Florida woman not allowed to claim “Stand Your Ground” against abusive husband is freed

Impact

Marissa Alexander, the Jacksonville, Florida, woman jailed in 2012 over a warning shot she fired to defend herself from an attack by her abusive husband, was freed from house arrest Friday.

According to the anti-violence initiative Survived and Punished, Alexander, a mother of three, has completed two years of court-ordered home confinement, after she served nearly three years in state prison on weapons and assault charges. In 2014, following an appeal of her conviction in a jury trial, Alexander accepted a plea deal to avoid a potential 60 years behind bars.

"We are grateful to God that this chapter of Marissa's life will come to a close on January 27, 2017," Alexander and her family said in a statement posted to Facebook. "We are sincerely thankful and appreciative to all who rallied, supported and prayed for Marissa's release."

Her case drew national notoriety in 2012 because of another case in Florida — the shooting and death of Trayvon Martin in Sanford, Florida — in which self-appointed neighborhood watchman George Zimmerman claimed self-defense as the reason he shot the unarmed black teen. Furthermore, activists say Alexander's case accentuated a persisting inequity for women of color who are disproportionately victims of domestic violence and who decide to fight back.

Zimmerman, who was acquitted in 2013 on second-degree murder and manslaughter charges, did not claim Florida's controversial "Stand Your Ground" self-defense law. But Alexander believed she had a legitimate reason to benefit from the law intended to shield self-defense shooters from criminal prosecution. Former state attorney Angela Corey, the same prosecutor who charged Zimmerman, said she didn't believe that Alexander meant to defend herself against her admittedly abusive estranged husband Rico Gray.

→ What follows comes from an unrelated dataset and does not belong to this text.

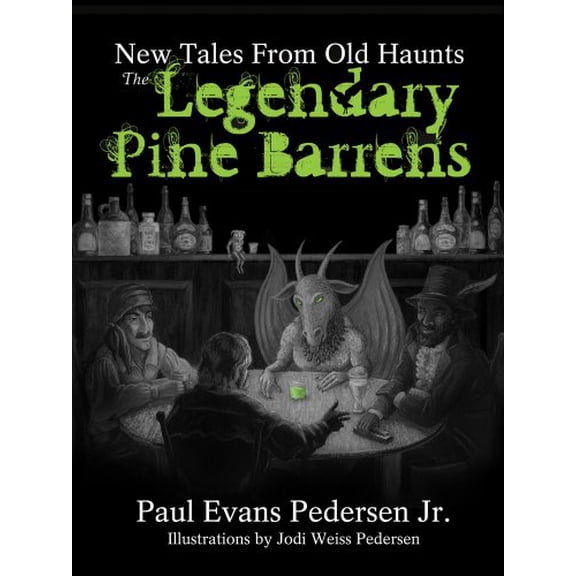 Pre-Owned The Legendary Pine Barrens: New Tales from Old Haunts Hardcover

(In sworn statements, Gray acknowledged having physically abused Alexander. "I got five baby mamas and I put my hands on every last one of them except one," he said in one statement.)

Alexander testified that Gray had threatened to kill her on Aug. 1, 2010, moments before she fired her legally registered weapon into the ceiling of her Jacksonville home to prevent an attack. But Corey said Alexander should have simply fled the home, instead.

Bob Mack/AP

The details of the case sparked outrage among black activists and in the domestic violence prevention community. Alexander, a black woman without a criminal background, had given birth prematurely to a daughter days before the incident. As a result of her conviction in 2012, she was separated from her baby girl and jailed during the appeals process.

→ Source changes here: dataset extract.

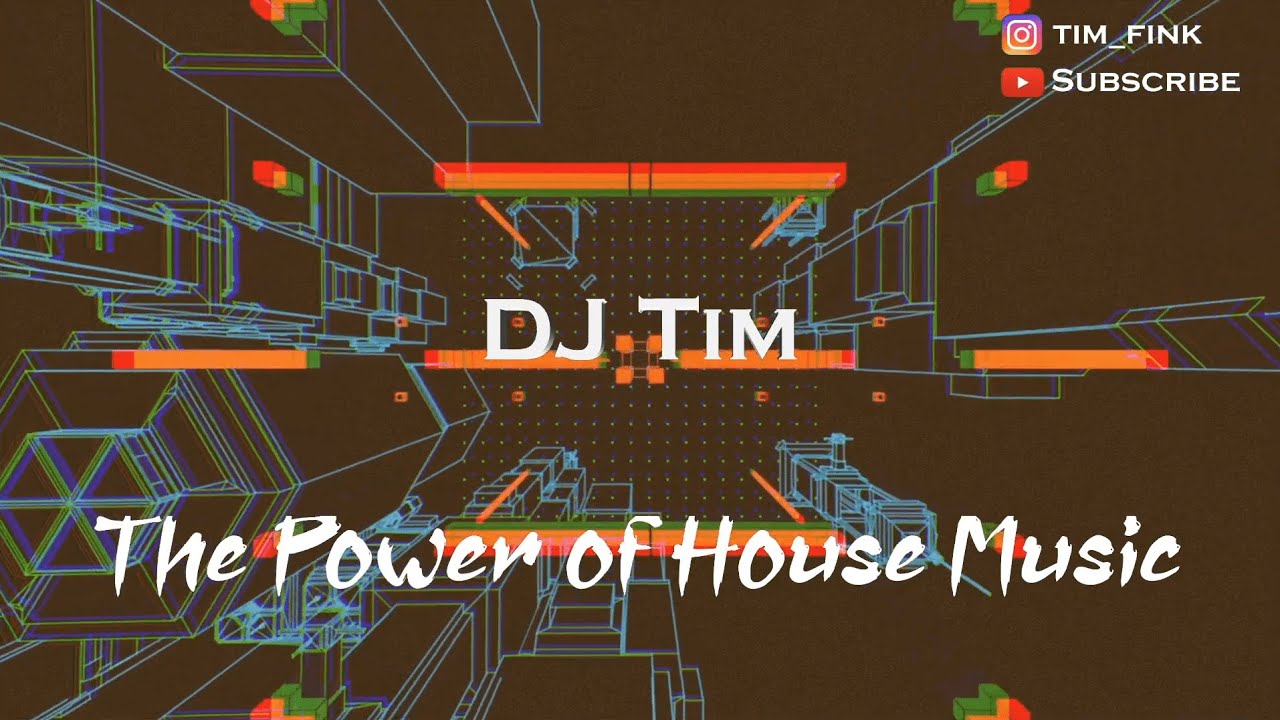 THE POWER OF HOUSE | Chaney, A-Trak, The Vision,  Low Steppa, Theo Kottis | DJ Tim House Mix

It was the Survived and Punished initiative, a collective of anti-violence organizations which took on advocacy around Alexander's case, that kept the case and the underlying issues in the spotlight. Approximately four in 10 black women and four in 10 American Indian or Alaska Native women have experienced rape, physical violence or stalking by an intimate partner in their lifetime, according to the 2010 National Intimate Partner and Sexual Violence Survey, a report of the Centers for Disease Control and Prevention.

When a battered woman is arrested for fight back against an intimate partner, it is typically because law enforcement failed to see the victim's action as self-defense, according to an advocacy guide by the National Center for Domestic and Sexual Violence.

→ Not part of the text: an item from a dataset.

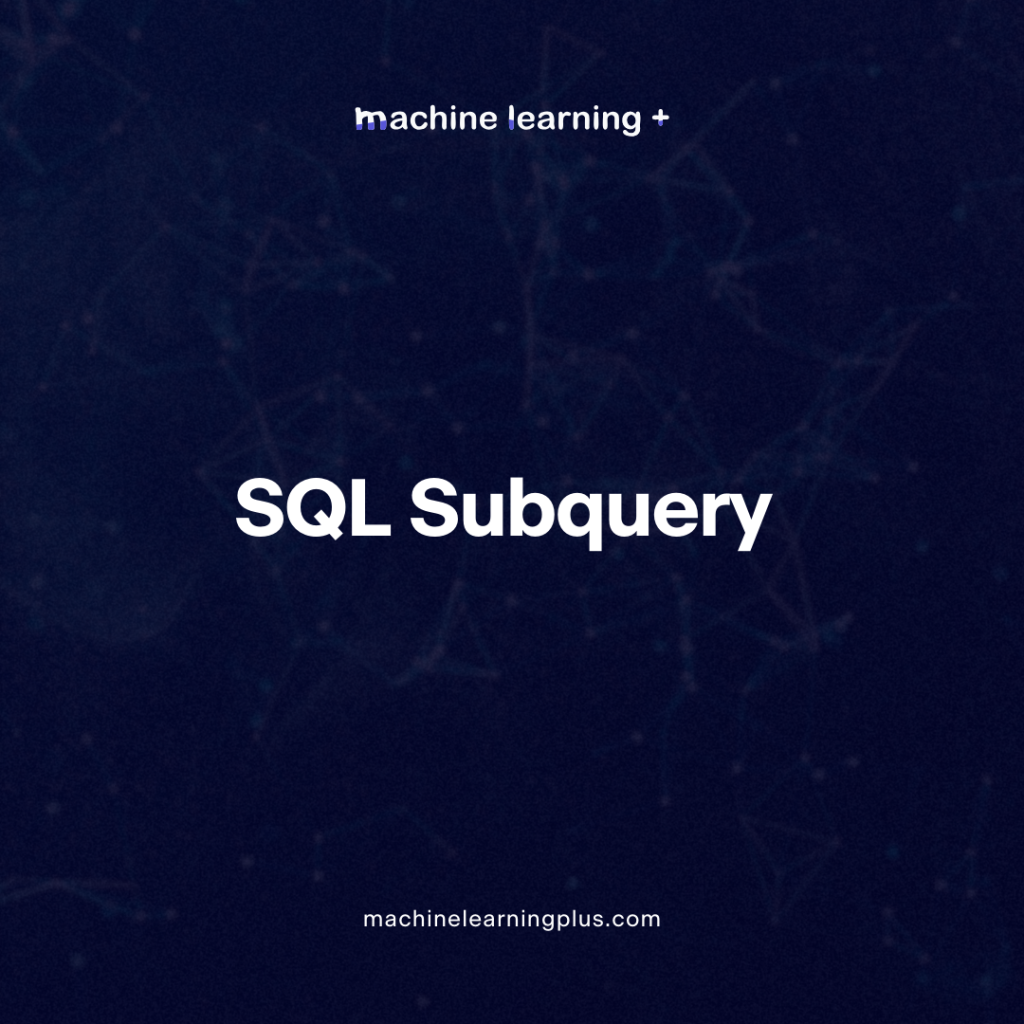 SQL Subquery – How to write subqueries using simple examples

"However, it is equally, if not more, common for battered women to be arrested and/or charged for using force [against their partner] in ways that are not necessarily criminal acts," Erin House, a legal advocacy coordinator for NCDSV, wrote in the guide. "This is where a thorough assessment is vital in making a determination of how to handle individual situations. The advocacy agency must get an accurate and complete picture of the incident and the power and control dynamics ... within the relationship."

Alexander and her family said they was determined not to let her experience happen to anyone else.

"As she enters a new chapter, with endless possibilities, we ask that you will continue to support Marissa through her non-profit organization that was established to end domestic violence and injustice in the criminal justice system, The Marissa Alexander Justice Project," the family said in the statement. 

"Without you, today would not be possible," they said.